* DOCUMENT SEGMENT
Moka Group

UX, Web and Print Design / Photography and Content Creation

Project Overview

Challenge: Moka and the Starlight Lounge, two intertwined businesses in a small town, faced an identity crisis. Despite being in the same building and owned and operated by the same people, patrons were often confused about how connected the two were. I sought to draw the connection between businesses and resolve questions guests often posed with my designs, creating a smooth experience for anyone visiting the restaurant physically or digitally.

Team: One UX designer, later joined by one marketing specialist

My Role: Interviewing, contextual inquiry, user research, wireframing, mockups, interaction design, information design, service design, print design, social media and marketing strategy, content creation, administrative document design

Technologies Used: Adobe XD, WordPress, CSS, Adobe Illustrator CC, Adobe InDesign CC, Adobe Photoshop CC, Canon Rebel t3i DSLR camera

On the consumer-facing end, I revamped the website and redesigned the main menu and to-go menu to visually unify a dual-business and convey its information.

Website

Moka’s website was in need of a redesign and some slimming down. After breaking down the information architecture and cataloging which pages are linked from the homepage and how many times, I set to work simplifying the structure and designing a new website.

Screenshot of a restaurant website with a horizontal navigation, logo reading 'moka,' and a slider image with a pastry case and text that reads, 'Baked goods made daily!' alongside a window with a plaintext document full of notes.
Cataloguing and making sense of the existing content.

I spent time looking at what tasks were most important for users to accomplish quickly and easily on a restaurant’s website. By asking restaurant goers what they usually were looking for when they checked the location’s website I developed an understanding of what users’ goals and priorities usually looked like.

An image of a user with tasks flowing from basic 'looking for menu' and 'checking the hours' to 'looking for specific information (health concerns, etc.)' and 'calling for availability.'
Diagram showing users' priorities when they visit a site, based on guerilla interviews of Moka's clientele.

I did a competitive analysis to see how other establishments with similar customer bases addressed those needs, then began mocking up the website. I chose to design wireframes for most of the pages by pulling content directly from the menu design and current website, but created more comprehensive mockups for the landing page, which has a lot of visual weight and is the most drastic part of the redesign. Quality photography on a restaurant’s website can whet users’ appetites and urge them to visit, so I made a full browser width image slider the highlight of the landing page.

A screenshot of artboards in Adobe XD. While the landing page uses images to visualize a sliding banner, most screens are colorless and function as wireframes.

* REQUIRED ACTION
According to the Moka Group project overview, what was made the highlight of the website's landing page?

* DATA

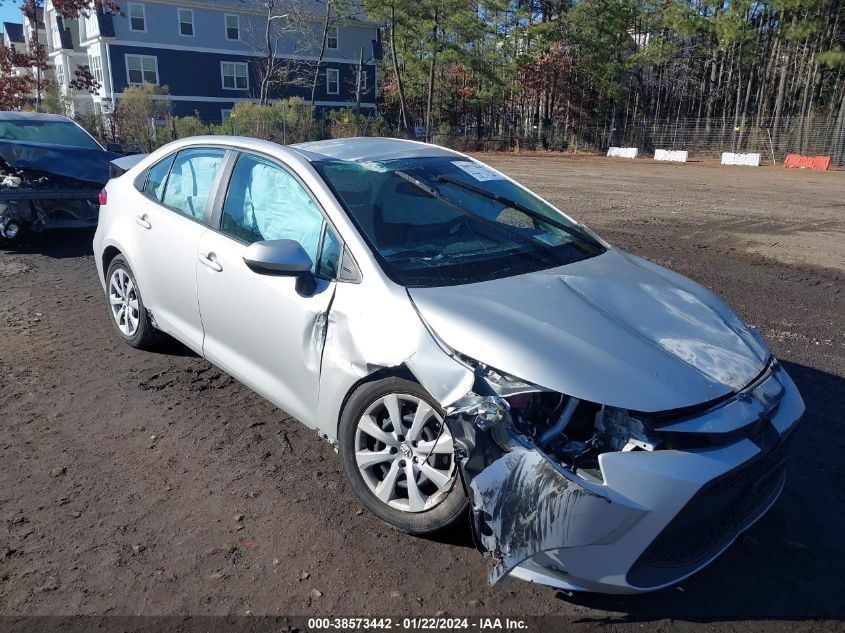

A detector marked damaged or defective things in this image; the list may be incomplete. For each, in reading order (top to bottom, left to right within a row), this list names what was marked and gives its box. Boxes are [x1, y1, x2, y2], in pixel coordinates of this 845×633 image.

damaged car front end [0, 111, 120, 237]
crumpled hood [408, 249, 772, 412]
damaged front bumper [446, 360, 800, 592]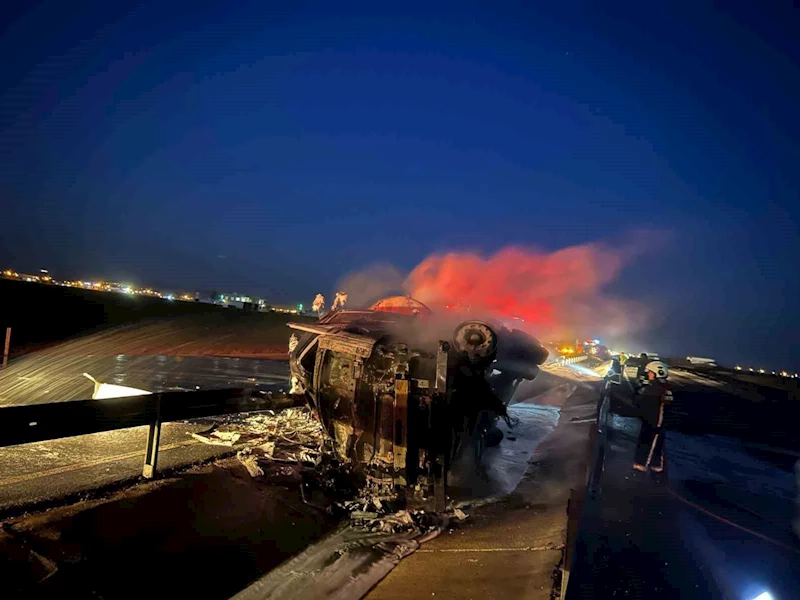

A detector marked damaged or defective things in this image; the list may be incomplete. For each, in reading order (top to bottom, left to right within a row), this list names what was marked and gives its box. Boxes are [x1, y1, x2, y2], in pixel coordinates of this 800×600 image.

burned vehicle [284, 296, 548, 506]
charred wreckage [284, 298, 548, 508]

* ANSWER BELOW
A full browser width image slider.